_corimon

Corimon · @_corimon

6th Jul 2020 from TwitLonger

Supporting Anonymous with her statement against Nakkiel


Nakkiel cheating on Anonymous is one of PNW's best worst kept secrets, because everyone who knew both of them more than likely was aware of what happened and how Anonymous was being treated. Everyone outside of the "know" will of course just look at this as another toxic relationship because of Nakkiel's statement, but it's very telling that Nakkiel has no empathy for hurting someone else because of how he changed the narrative completely to focus on just how horrible the relationship itself was.

I held out wanting to say anything for so long, because even now, Anonymous isn't asking for Nakkiel to be cancelled and I still don't believe that it's my place to go into detail. I want to contribute to the things that are being said, because it's difficult to see so many people pretend to know everything from a couple of statements on the internet without knowing anyone in question personally. People that are speaking up attesting to Anonymous' story aren't just random people who are ignorant of the situation, they were a part of what was happening because they were friends with both of them.

@MurderJoe lengthy friendship with Nakkiel is true and I will attest to his Twitlonger. He was also the only person Nakkiel said goodbye to when he left for New York, cementing Joe's closeness to Nakkiel:
https://twitter.com/MurderJoe/status/1279958064188272641

@LUEshi781 also made a tweet in relation to Nakkiel, which I will also attest to:
https://twitter.com/LUEshi781/status/1279698284513124352

@zidanel33t released replies on Twitter and I can attest to his recounts and statements being true:
https://twitter.com/zidanel33t/status/1279859515979182085

Her intention for writing about her struggles was just to share and have it off her chest. She didn't name any names, she just wrote about how there were assaults that happened that affects her to this day. Someone approached HER to share the story, because Nakkiel has wronged and upset so many people on his road to making the FGC his livelihood. A lot of people are happy that Nakkiel is being challenged in this way, but they're happy because he did something that wronged them and many others, including lie to their faces, then run away once he was caught.

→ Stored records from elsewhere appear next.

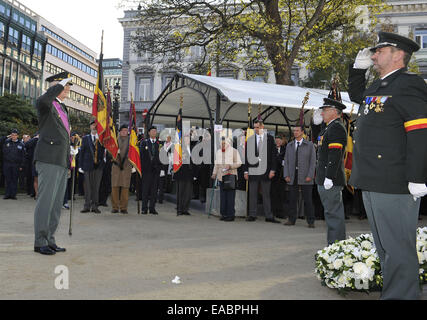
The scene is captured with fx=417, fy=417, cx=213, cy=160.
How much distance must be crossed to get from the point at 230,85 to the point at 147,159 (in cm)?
303

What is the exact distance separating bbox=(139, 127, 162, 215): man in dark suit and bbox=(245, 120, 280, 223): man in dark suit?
7.55ft

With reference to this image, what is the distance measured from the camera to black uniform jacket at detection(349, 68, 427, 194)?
3.03 metres

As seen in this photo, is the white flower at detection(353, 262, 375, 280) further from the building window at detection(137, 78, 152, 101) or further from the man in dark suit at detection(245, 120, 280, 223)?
the building window at detection(137, 78, 152, 101)

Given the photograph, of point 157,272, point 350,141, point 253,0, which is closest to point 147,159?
point 350,141

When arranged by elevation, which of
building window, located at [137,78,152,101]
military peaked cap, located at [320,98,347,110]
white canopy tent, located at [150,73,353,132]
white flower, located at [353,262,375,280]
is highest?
building window, located at [137,78,152,101]

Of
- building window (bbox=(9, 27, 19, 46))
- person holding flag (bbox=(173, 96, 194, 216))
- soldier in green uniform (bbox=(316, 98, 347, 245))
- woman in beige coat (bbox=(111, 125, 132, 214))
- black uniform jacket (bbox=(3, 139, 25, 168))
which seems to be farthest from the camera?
building window (bbox=(9, 27, 19, 46))

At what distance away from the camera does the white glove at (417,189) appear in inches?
117

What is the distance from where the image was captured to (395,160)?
3201mm

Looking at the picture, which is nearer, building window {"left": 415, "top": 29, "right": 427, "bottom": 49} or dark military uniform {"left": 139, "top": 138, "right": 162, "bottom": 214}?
dark military uniform {"left": 139, "top": 138, "right": 162, "bottom": 214}

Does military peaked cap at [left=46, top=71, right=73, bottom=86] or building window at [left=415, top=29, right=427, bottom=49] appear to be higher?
building window at [left=415, top=29, right=427, bottom=49]

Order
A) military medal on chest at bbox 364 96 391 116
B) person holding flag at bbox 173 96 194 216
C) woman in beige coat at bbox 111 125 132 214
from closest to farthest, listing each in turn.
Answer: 1. military medal on chest at bbox 364 96 391 116
2. woman in beige coat at bbox 111 125 132 214
3. person holding flag at bbox 173 96 194 216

There are people saying that because it's a relationship, we don't know how they communicated, we don't know all the circumstances, can you really say she was assaulted, etc. There needs to be a baseline understanding that no means no even in relationships, and boundaries can be pushed when they shouldn't be. To downplay that Anonymous felt forced to have sex after saying no is still wrong. This wasn't a story that was created with some ulterior motive, this is someone that was truly hurt, and to take away from that pretending to understand the full story from Nakkiel's statement makes me understand why so many people continue to come out with their own stories of abuse and harassment.

People will continue to sit there and say, "where's the proof?" but those people are exactly why the #MeToo movement exists. It took Jisu fighting so long with minimal "proof" to make Zero admit all of his lies and harassment. She received death threats and continues to do so for "ruining" their favorite top player. This is why people are continuously scared to speak up. It's fantastic that so many people now are supporting victims, and it's important to hear their story. All many people were hoping for was just some growth from Nakkiel, but he's still the same guy that everyone was infuriated with when he left the PNW.

I am personally just disappointed and upset that Anonymous has to deal with this at all. She is one of the most giving and one of the strongest people I have ever met. When the statement was released with her consent, all she was hoping for was an apology. Instead, she and everyone else was given this horrible cookie cutter statement that has zero ownership to the relationship itself, and that's why people who know are starting to speak out against it. It's very telling when a victim feels regret for giving consent on releasing a story that has hurt them deeply.

I want to continue to respect Anonymous' wishes and won't contribute any more toward this, but I want to say that lying to your partner and your friends is horrible in itself, and the people that you've hurt are rightfully upset. I was also in the same exact position over a year ago, with the same exact scene you're fighting against now. And it makes me feel empathetic toward you Nakkiel, because I can understand why you feel the need to continue to run away and not own up to your mistakes. I felt the exact same away. The difference is that I didn't go with that feeling and dig myself deeper into a hole by continuing to lie about my mistakes, I owned up to them with everyone that I hurt. I just hope that you can see that people are genuinely hurt by the things that you do and the lies you continue to feed people. The PNW is filled with so many dynamic, forgiving people who have known you for so long, and just want you to own up to the wrong that you've done them and to someone everyone cares about. I've been in the same scene here for less than half the time you were, but I have at one point wronged them just as badly. And if they can forgive someone they barely know comparatively, I know that you can also make things right with them too.